I had red bellies and I had black gravel for them. It brought their color out, I thought so anyways. I have a golf spilo now and I dont know if I am not noticing his gold because I still hae black grvel or because he is only like 3" and he hasnt begun to show his gold yet. I can still see the black spots clearly on his body. Whats going on. SHould I change the gravel color to make his gold come out more and if so what color would be best???? Personal experiences would help.


----------



## InSinUAsian (Jan 3, 2003)

I use sand which seems to bring the color out VERY nice in spilos. Nice silver color with gold bellies. You might want to give that a try. Plus I just like the look of sand bottom tanks as opposed to gravel. More realistic. All rivers/lakes I have ever been to had sand bottoms, not this pea gravel stuff (or black gravel). Gives the tank a nice natural look, while at the same time complementing the spilo color nicely.

~~Dj


----------



## Hannibal (Dec 2, 2002)

I thought sand was hard to keep because of the cleaning and all.


----------



## InSinUAsian (Jan 3, 2003)

If anything sand is easier IMO. Sh!t pretty much stays on the surface. I do loose some sand during water changes due to it being sucked into the python. For the 180 gallon that amounts to about a teaspoon to tablespoon amount. Not that much at all considering a 50 lbs bag of sand will only run you 3-4 bucks.

~~Dj


----------



## Outie (Feb 19, 2003)

I do agree with sand looking better than gravel the ony two things i find troubling with sand is your fish stirring it up and then it getting into the filter and screwing up the filter. Also i can imagine doing a vacuming on the substrate a pain since it will probably suck up some sand.


----------



## InSinUAsian (Jan 3, 2003)

Outie said:


> your fish stirring it up and then it getting into the filter and screwing up the filter.


 Yep this has presented a problem to some people.
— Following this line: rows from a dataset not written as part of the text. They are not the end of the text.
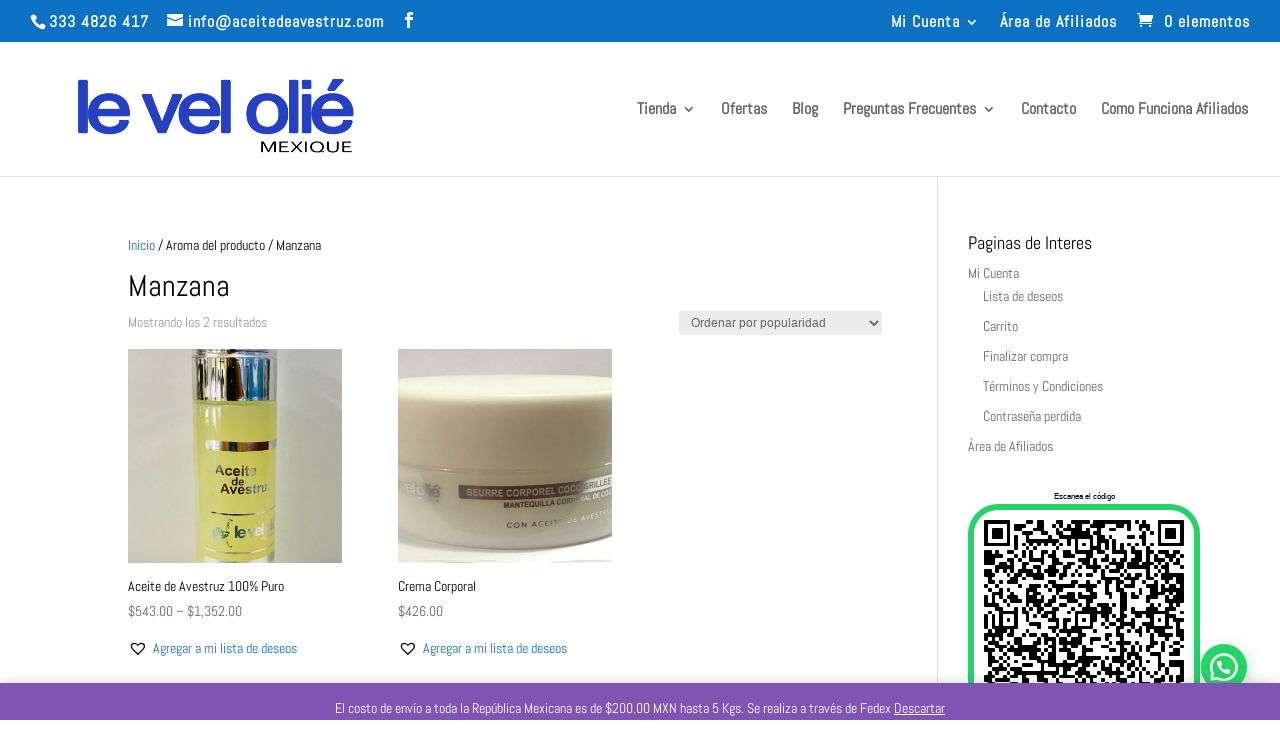

--- FILE ---
content_type: text/html; charset=utf-8
request_url: https://www.google.com/recaptcha/api2/aframe
body_size: 268
content:
<!DOCTYPE HTML><html><head><meta http-equiv="content-type" content="text/html; charset=UTF-8"></head><body><script nonce="C1yc9FWKOzimj_D4rM1XUA">/** Anti-fraud and anti-abuse applications only. See google.com/recaptcha */ try{var clients={'sodar':'https://pagead2.googlesyndication.com/pagead/sodar?'};window.addEventListener("message",function(a){try{if(a.source===window.parent){var b=JSON.parse(a.data);var c=clients[b['id']];if(c){var d=document.createElement('img');d.src=c+b['params']+'&rc='+(localStorage.getItem("rc::a")?sessionStorage.getItem("rc::b"):"");window.document.body.appendChild(d);sessionStorage.setItem("rc::e",parseInt(sessionStorage.getItem("rc::e")||0)+1);localStorage.setItem("rc::h",'1769340980331');}}}catch(b){}});window.parent.postMessage("_grecaptcha_ready", "*");}catch(b){}</script></body></html>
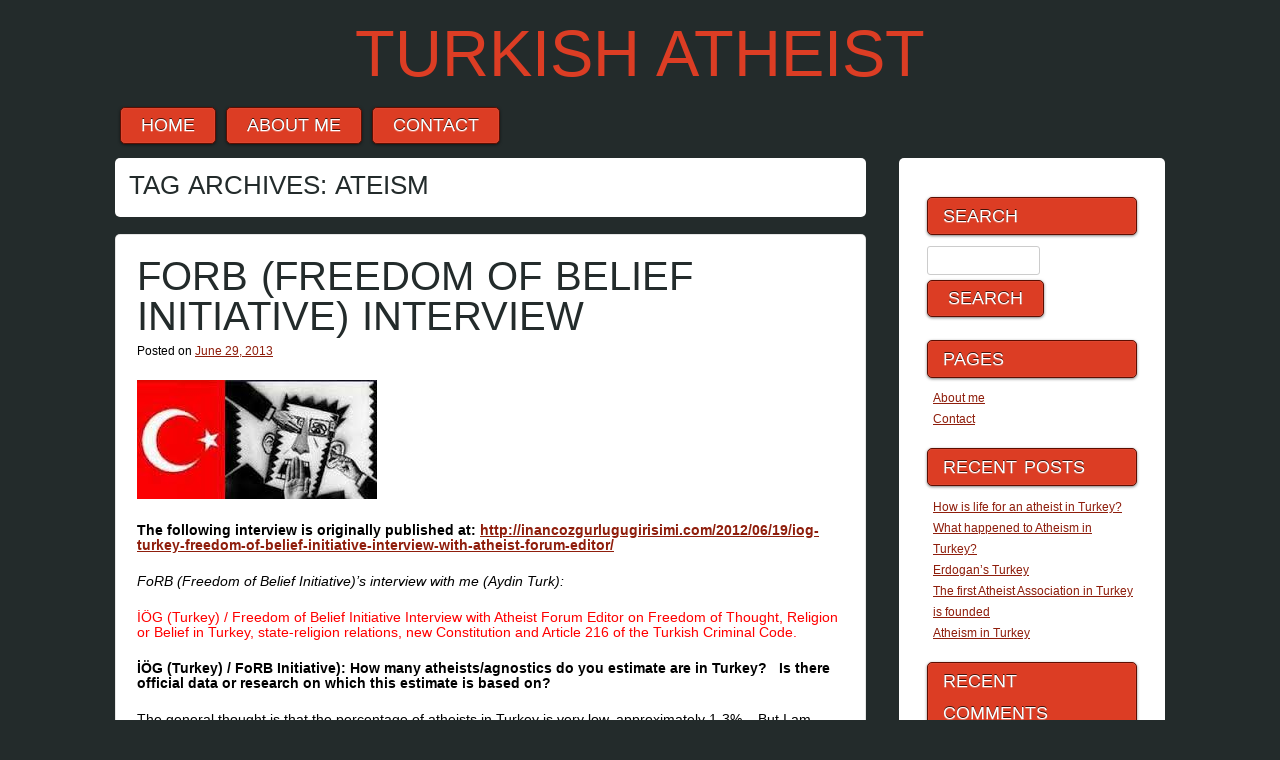

--- FILE ---
content_type: text/html; charset=utf-8
request_url: https://www.google.com/recaptcha/api2/aframe
body_size: 259
content:
<!DOCTYPE HTML><html><head><meta http-equiv="content-type" content="text/html; charset=UTF-8"></head><body><script nonce="fZ1efWIUOAuaqYdB4KiPPw">/** Anti-fraud and anti-abuse applications only. See google.com/recaptcha */ try{var clients={'sodar':'https://pagead2.googlesyndication.com/pagead/sodar?'};window.addEventListener("message",function(a){try{if(a.source===window.parent){var b=JSON.parse(a.data);var c=clients[b['id']];if(c){var d=document.createElement('img');d.src=c+b['params']+'&rc='+(localStorage.getItem("rc::a")?sessionStorage.getItem("rc::b"):"");window.document.body.appendChild(d);sessionStorage.setItem("rc::e",parseInt(sessionStorage.getItem("rc::e")||0)+1);localStorage.setItem("rc::h",'1769743097032');}}}catch(b){}});window.parent.postMessage("_grecaptcha_ready", "*");}catch(b){}</script></body></html>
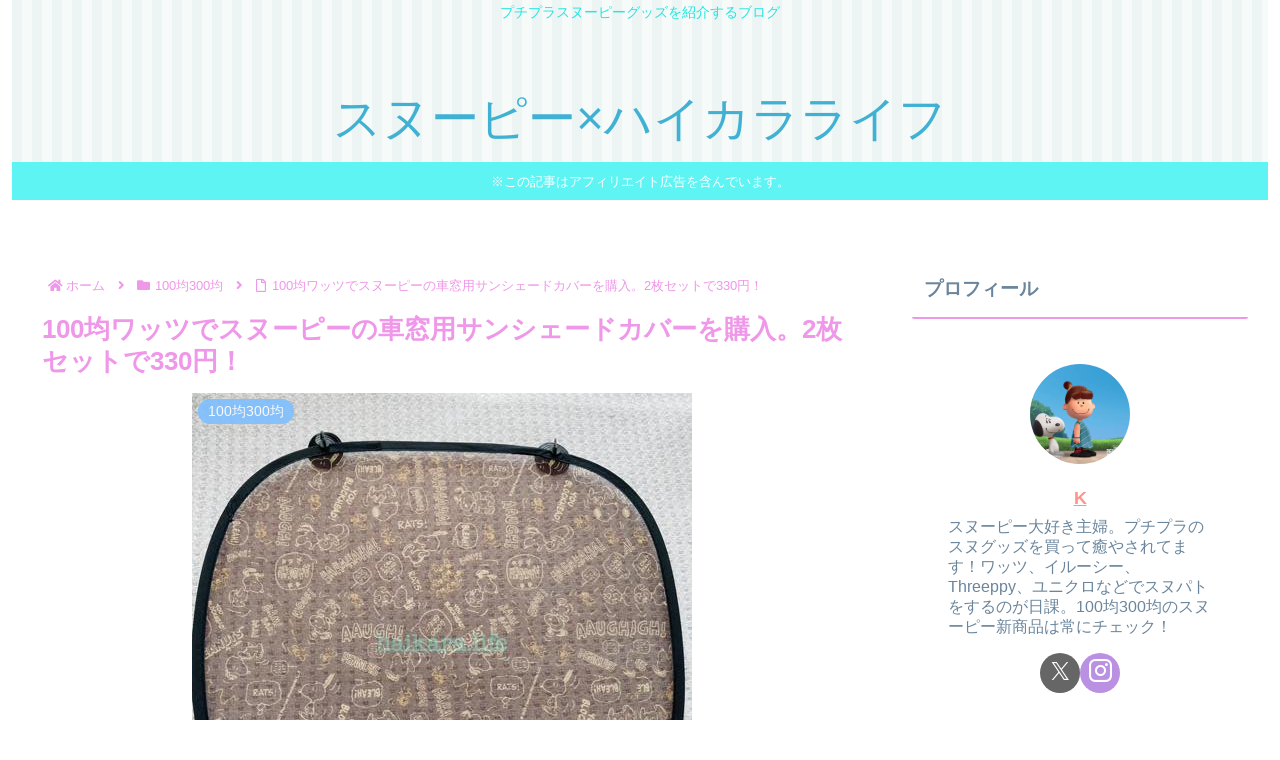

--- FILE ---
content_type: text/html; charset=utf-8
request_url: https://www.google.com/recaptcha/api2/aframe
body_size: 267
content:
<!DOCTYPE HTML><html><head><meta http-equiv="content-type" content="text/html; charset=UTF-8"></head><body><script nonce="rn3T_8B1IpCKsH5J9tV7pw">/** Anti-fraud and anti-abuse applications only. See google.com/recaptcha */ try{var clients={'sodar':'https://pagead2.googlesyndication.com/pagead/sodar?'};window.addEventListener("message",function(a){try{if(a.source===window.parent){var b=JSON.parse(a.data);var c=clients[b['id']];if(c){var d=document.createElement('img');d.src=c+b['params']+'&rc='+(localStorage.getItem("rc::a")?sessionStorage.getItem("rc::b"):"");window.document.body.appendChild(d);sessionStorage.setItem("rc::e",parseInt(sessionStorage.getItem("rc::e")||0)+1);localStorage.setItem("rc::h",'1768602123406');}}}catch(b){}});window.parent.postMessage("_grecaptcha_ready", "*");}catch(b){}</script></body></html>

--- FILE ---
content_type: application/javascript; charset=utf-8;
request_url: https://dalc.valuecommerce.com/app3?p=885944906&_s=https%3A%2F%2Fsnoopy.haikara.life%2Fwatts-snoopy-sunshade%2F&vf=iVBORw0KGgoAAAANSUhEUgAAAAMAAAADCAYAAABWKLW%2FAAAAMElEQVQYV2NkFGP4nxGyi2HhNA8GxhedzP8XPT%2FA0CBlz8C4kavrf9SzKIbbAjIMAB2KDokvbA85AAAAAElFTkSuQmCC
body_size: 5789
content:
vc_linkswitch_callback({"t":"696aba0a","r":"aWq6CgAMkS8DinDDCooAHwqKC5baew","ub":"aWq6CgAC6IkDinDDCooCsQqKC%2FDk5g%3D%3D","vcid":"d4O7QUpUKGEGrd6f_t2SLVk0gvNcfvYRuRhCIG45SxfFc9JEKYARmDDGEfkX3wZAtO6A6rwDldU","vcpub":"0.823599","www.amazon.co.jp":{"a":"2614000","m":"2366370","g":"ad4d9e3aac","sp":"tag%3Dvc-22%26linkCode%3Dure"},"approach.yahoo.co.jp":{"a":"2840499","m":"2201292","g":"f3bd6ffa8c"},"app-external-test-pc.staging.furunavi.com":{"a":"2773224","m":"3267352","g":"2ab7ddd5d8","sp":"utm_source%3Dvc%26utm_medium%3Daffiliate%26utm_campaign%3Dproduct_detail"},"shaddy.jp":{"a":"2792239","m":"2467269","g":"a30de2b6ad","sp":"aid%3Daffiliate%26uiaid%3Dafl"},"door.ac":{"a":"2762682","m":"3300660","g":"77f300b9cd","sp":"utm_source%3Dvaluec%26utm_medium%3Dbanner%26utm_campaign%3Daf"},"af-mark.jp":{"a":"2491929","m":"2784542","g":"b09b62928c"},"l":5,"p":885944906,"www.seijoishii.com":{"a":"2483264","m":"2776692","g":"737245b68c"},"s":3470213,"rikunabi-next.yahoo.co.jp":{"a":"2491929","m":"2784542","g":"b09b62928c"},"biz.travel.yahoo.co.jp":{"a":"2761515","m":"2244419","g":"ae2e8a6f8c"},"jal.co.jp/tour":{"a":"2910359","m":"2403993","g":"a4657bef8c"},"shopping.geocities.jp":{"a":"2840499","m":"2201292","g":"f3bd6ffa8c"},"www.expedia.co.jp":{"a":"2438503","m":"2382533","g":"fb71296cd0","sp":"eapid%3D0-28%26affcid%3Djp.network.valuecommerce.general_mylink."},"jal.co.jp/jp/ja/tour":{"a":"2910359","m":"2403993","g":"a4657bef8c"},"travel.yahoo.co.jp":{"a":"2761515","m":"2244419","g":"ae2e8a6f8c"},"d1ys6hwpe74y8z.cloudfront.net":{"a":"2817906","m":"3414447","g":"6a36113c8c"},"intltoursearch.jal.co.jp":{"a":"2910359","m":"2403993","g":"a4657bef8c"},"paypaystep.yahoo.co.jp":{"a":"2840499","m":"2201292","g":"f3bd6ffa8c"},"www.netmile.co.jp":{"a":"2438503","m":"2382533","g":"fb71296cd0","sp":"eapid%3D0-28%26affcid%3Djp.network.valuecommerce.general_mylink."},"sp.jal.co.jp/tour":{"a":"2910359","m":"2403993","g":"a4657bef8c"},"renta.papy.co.jp/renta/sc/frm/item":{"a":"2302765","m":"2433833","g":"7693282998","sp":"ref%3Dvc"},"lohaco.yahoo.co.jp":{"a":"2686782","m":"2994932","g":"dbe900998c"},"next.rikunabi.com":{"a":"2491929","m":"2784542","g":"b09b62928c"},"jal.co.jp/intltour":{"a":"2910359","m":"2403993","g":"a4657bef8c"},"bit.ly":{"a":"2773224","m":"3267352","g":"2ab7ddd5d8","sp":"utm_source%3Dvc%26utm_medium%3Daffiliate%26utm_campaign%3Dproduct_detail"},"jal.co.jp/jp/ja/intltour":{"a":"2910359","m":"2403993","g":"a4657bef8c"},"furusato.asahi.co.jp":{"a":"2875238","m":"3617634","g":"a5fa47058c"},"papy.co.jp/vcdummy":{"a":"2302765","m":"2433833","g":"7693282998","sp":"ref%3Dvc"},"haken.rikunabi.com":{"a":"2661631","m":"2138660","g":"dafa3853ba","sp":"aid%3Dmval_00001%26vos%3Dnrnhvccp000050222"},"hana-yume.net":{"a":"2608748","m":"3032995","g":"6f5b9c8dca","sp":"utm_source%3Doem%26utm_medium%3Dvc%26utm_campaign%3Dmylink"},"hotels.com":{"a":"2518280","m":"2506163","g":"137609e7b5","sp":"rffrid%3Daff.hcom.JP.014.000.VCSphone"},"7net.omni7.jp":{"a":"2602201","m":"2993472","g":"b7d9299c8c"},"lohaco.jp":{"a":"2686782","m":"2994932","g":"dbe900998c"},"sp.jal.co.jp/intltour":{"a":"2910359","m":"2403993","g":"a4657bef8c"},"shigotoin.com":{"a":"2295604","m":"2492780","g":"c4e6dcd28c"},"shigoto.in":{"a":"2295604","m":"2492780","g":"c4e6dcd28c"},"furusatohonpo.jp":{"a":"2817906","m":"3414447","g":"6a36113c8c"},"restaurant.ikyu.com":{"a":"2349006","m":"2302203","g":"6699d7198c"},"service.expedia.co.jp":{"a":"2438503","m":"2382533","g":"fb71296cd0","sp":"eapid%3D0-28%26affcid%3Djp.network.valuecommerce.general_mylink."},"app.furunavi.jp":{"a":"2773224","m":"3267352","g":"2ab7ddd5d8","sp":"utm_source%3Dvc%26utm_medium%3Daffiliate%26utm_campaign%3Dproduct_detail"},"welove.expedia.co.jp":{"a":"2438503","m":"2382533","g":"fb71296cd0","sp":"eapid%3D0-28%26affcid%3Djp.network.valuecommerce.general_mylink."},"www.hotpepper.jp?vos=nhppvccp99002":{"a":"2594692","m":"2262623","g":"5fcce48fa3","sp":"vos%3Dnhppvccp99002"},"7netshopping.jp":{"a":"2602201","m":"2993472","g":"b7d9299c8c"},"www.jtb.co.jp/kaigai":{"a":"2915989","m":"2214108","g":"de855f868c"},"lp.ankerjapan.com":{"a":"2811827","m":"3397687","g":"9ee01eec8c"},"fcf.furunavi.jp":{"a":"2773224","m":"3267352","g":"2ab7ddd5d8","sp":"utm_source%3Dvc%26utm_medium%3Daffiliate%26utm_campaign%3Dproduct_detail"},"mini-shopping.yahoo.co.jp":{"a":"2840499","m":"2201292","g":"f3bd6ffa8c"},"furunavi.jp":{"a":"2773224","m":"3267352","g":"2ab7ddd5d8","sp":"utm_source%3Dvc%26utm_medium%3Daffiliate%26utm_campaign%3Dproduct_detail"},"www.ankerjapan.com":{"a":"2811827","m":"3397687","g":"9ee01eec8c"},"shopping.jtb.co.jp":{"a":"2762033","m":"3270889","g":"320e219ad0","sp":"utm_source%3Dvc%26utm_medium%3Daffiliate%26utm_campaign%3Dmylink"},"furusato-special.asahi.co.jp":{"a":"2875238","m":"3617634","g":"a5fa47058c"},"www.omni7.jp":{"a":"2602201","m":"2993472","g":"b7d9299c8c"},"recochoku.jp":{"a":"2879464","m":"3147280","g":"b7c6bbab8c"},"wwwtst.hotpepper.jp":{"a":"2594692","m":"2262623","g":"5fcce48fa3","sp":"vos%3Dnhppvccp99002"},"paypaymall.yahoo.co.jp":{"a":"2840499","m":"2201292","g":"f3bd6ffa8c"},"www.neowing.co.jp":{"a":"2289720","m":"2479078","g":"8931c7418c"},"www.hotpepper.jp":{"a":"2594692","m":"2262623","g":"5fcce48fa3","sp":"vos%3Dnhppvccp99002"},"chintai.door.ac":{"a":"2762682","m":"3300660","g":"77f300b9cd","sp":"utm_source%3Dvaluec%26utm_medium%3Dbanner%26utm_campaign%3Daf"},"external-test-pc.staging.furunavi.com":{"a":"2773224","m":"3267352","g":"2ab7ddd5d8","sp":"utm_source%3Dvc%26utm_medium%3Daffiliate%26utm_campaign%3Dproduct_detail"},"beauty.hotpepper.jp":{"a":"2760766","m":"2371481","g":"bd1a573c8c"},"jalan.net":{"a":"2513343","m":"2130725","g":"064eb78b8c"},"seijoishii.com":{"a":"2483264","m":"2776692","g":"737245b68c"},"shopping.yahoo.co.jp":{"a":"2840499","m":"2201292","g":"f3bd6ffa8c"},"www.jtb.co.jp/lookjtb":{"a":"2915989","m":"2214108","g":"de855f868c"}})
I personally use a wet/dry so sand that is kicked up is never really a problem since the WD's prefilter is located at the top of the tank.

~~Dj


----------



## Hannibal (Dec 2, 2002)

so should I try sand colored gravel? Natural... like more of a brown gravel??


----------



## Grosse Gurke (Jan 3, 2003)

I use a natrual gravel and my little spilo is gold as hell


----------



## InSinUAsian (Jan 3, 2003)

I think the basic idea is lighter the better. If you want good coloration then go with sand. If sand is not a possiblity, the go with the lightest sand colored gravel you can get.

Keep us posted as to what affects you notice in your fish after the change.

~~Dj


----------



## Death in #'s (Apr 29, 2003)

what type of sand do u use for the tank anysand or one made for fishtanks


----------



## InSinUAsian (Jan 3, 2003)

I went to a home improvement store called homedepot and bought the sand that is used to fill children sand boxes. Its called "play sand" I believe. Only thing is, it is dusty as hell. So you have to rinse it VERY good before putting it in the tank other wise it will cloud up. Not so bad considering you can get 50 lbs for only 3-4 bucks.

~~dj


----------



## SnowCichlid (Jan 10, 2003)

I have a green, black, silver gravel mix along with larger natural rocks at the bottom...


----------



## Honda99_300ex (Apr 18, 2003)

i also have sand with my Gold spilo, i think it shows color well too, and mine is only 3"


----------



## Sir Nathan XXI (Jan 29, 2003)

My Ternetzi showed its gold with black gravel really well, give it time


----------